Cumulative losses building the perfect storm:

The Perfect Storm

  • Wet weather/cloudy days: lack of vitamin D, grass nitrates rise, grass flush causing the young calf to struggle with chlorophyll. Sped-up fermentation, lack of ability to digest feed properly. 
  • Open grazing: calves in a lolly store, pick all the yummy sweet grass and overwhelmed by the sugars. 
  • Water troughs: high, unable to reach, bitter from minerals or unclean, can limit intake, growth as less dry matter consumed. 
  • Slowed rumen development: calves that over-fed on milk, thinner wall and smaller rumen size.  
  • Transitioning from milk or meal too fast: unhappy gut microbes, change in rumen function. Each transition takes a full 21 days.

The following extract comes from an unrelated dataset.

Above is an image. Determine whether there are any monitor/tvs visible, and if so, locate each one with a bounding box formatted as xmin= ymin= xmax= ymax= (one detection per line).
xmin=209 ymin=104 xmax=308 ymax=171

Grass is the most inconsistent feed for a young pre-ruminant; if the rumen was not ready then it will struggle to be able to consume enough grass and convert to energy. 

 

To Watch For:

  • Don’t treat calves as mobs: over-performers eating well and the under-performers getting further behind.  
  • Sudden weather changes/grass changes: can cause B1 deficiency. 
  • Don’t make decisions solely on weight; there are multiple decision-making tools for better outcomes. 
  • Offer plenty of room for all weaners to feed at same time; they move as a herd.
  • Don't wait; remove struggling calves by eye and feed better. 
  • Take faecal samples regularly - test for parasites, protozoa, bacteria. 
  • Keep water troughs clean and reachable. 
  • Break fence where possible so that the calves can learn to eat everything on offer, fewer ‘lollies’ eaten and more fibre by eating the whole sward. 

 

The first three months are all about setting up a functioning rumen, skeletal growth, and lean muscle development. Calves that had solely chosen to be milk/fibre eaters early-on will be on the back foot from now on, either from flush nitrogen-rich pastures low in fibre that are harder to convert, or as the pastures become reproductive, very fibrous with less protein and energy available, meaning some calves may start to struggle.

 

Keep under-performing calves on a good-quality pellet well beyond weaning. It is never too late to put struggling calves back onto supplements.